Suffolk University Law School students helped secure a victory for a small-business client whose use of the MonsterFishKeepers name was opposed by the Monster Beverage Corp.

The holding company for the Monster energy drink empire maintained that it owns the word “Monster,” but the U.S. Trademark Trial and Appeal Board disagreed, dismissing the company’s opposition to the name that businessman Li-Wei Chih uses for his MonsterFishKeepers.com tropical aquarium website. Chih had sought to register the brand name for use on apparel.

Students from Suffolk Law’s Intellectual Property & Entrepreneurship Clinic worked on the case under the direction of former clinic director Eve Brown for more than three years. Brown and IPEC students also won a trademark case against Nautica in October 2015 on behalf of another small business, Nautigirl Brands, LLC. Brown refers to both Monster and Nautica as a "trademark bullies," 

Triumphs spur new legal venture

Their success in these cases has led to the formation of Bricolage Law, a legal services organization comprised of several intellectual property clinic graduates and their former professors: attorney Brown and entrepreneurship consultant Paul Nagy. The new firm will represent small, independent businesses of moderate means in intellectual property and business-law related matters.

“The goal is to fill the gap between clinic-eligible clients who cannot afford any legal fees and the highly profitable large corporations that can afford biglaw,” said Brown.

“There is, unfortunately, a massive population of small-business owners in the middle who don’t qualify for pro bono help but need sophisticated, experienced legal assistance to keep them afloat,” said Brown, who currently directs an Entrepreneurship & Intellectual Property Clinic at Boston University School of Law. “Clinic alumni are uniquely and perfectly situated to offer this help, since they have all been specially trained in providing this type of counsel, have a deep understanding of both law and business, and have proven dedication to and passion in the field.”

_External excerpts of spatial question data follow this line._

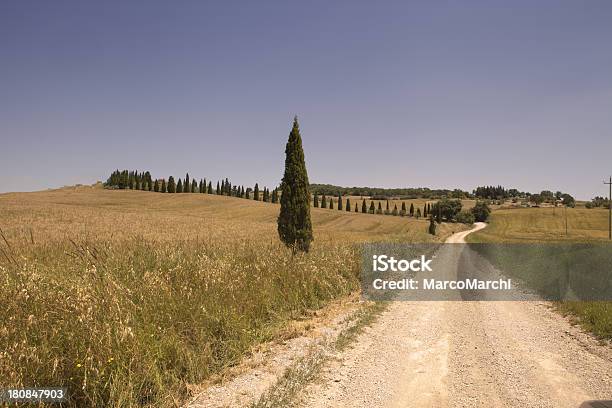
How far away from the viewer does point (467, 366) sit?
638 centimetres

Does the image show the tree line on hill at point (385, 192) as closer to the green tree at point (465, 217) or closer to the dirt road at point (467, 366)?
the green tree at point (465, 217)

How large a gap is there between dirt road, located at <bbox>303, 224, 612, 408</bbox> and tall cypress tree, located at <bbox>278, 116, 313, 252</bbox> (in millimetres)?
10189

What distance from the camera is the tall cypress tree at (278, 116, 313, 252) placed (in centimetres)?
1948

Ragini Shah, Clinical Professor of Law and Director of Clinical Programs said: “The IP clinic’s success in pursuing these cases demonstrates the power of practical legal experience in preparing students for practice while helping clients who might otherwise be unrepresented. And our alumni’s founding of Bricolage Law as an offshoot of the clinic shows both entrepreneurial spirit and a commitment to serving these clients.”

The Monster case

Monster Energy’s claims that it owns a “family” of trademarks all using the word “Monster” was struck down by the U.S. Trademark Trial and Appeal Board ruling.

“In defeating the world’s #1 trademark bully;” the students are helping MonsterFishKeepers and hundreds of other small businesses faced with Monster Energy’s “overreaching argument that it owns the word ‘Monster,’” said Brown.

“Monster Energy’s claim that they are so famous that they should be able to exclude anyone else from using “monster” was struck down,” she said. “Monster Energy was deemed to be famous only for energy drinks, which will again negatively impact their ability to prevent others from using the word in other categories.”

The board did rule that the MonsterFishKeepers logo, which featured an M with a devil’s horns and tail, was too similar to the beverage company’s logo.

Chih’s MonsterFishKeepers forum featured a Feb 1 post saying: “I have been battling my MonsterFishKeepers trademark with Monster Energy since 2012. As of today I can say I’ve beaten the monster! Monster Energy now has a ruling against its ludicrous and overreaching argument that it owns the word ‘Monster.’ Hope this ruling will help the hundreds of other small businesses being bullied by them.”

The blog post then goes on to thank Brown and Suffolk University.

The Suffolk Law students involved in the case, some of whom have graduated, include:

Carl Alexander Chiulli, ’13
Jerome Daniel Duval, ’13
Laura Lipinski, ’14
Casey Parent, ’14
Maria Jose Rivera, ’15
Emmanuel Gonzalez, ’15
Meaghen Kenney, ’16

“The future holds promising collaborations between the Law School and its alumni in the battle for access to justice for small business,” said Brown.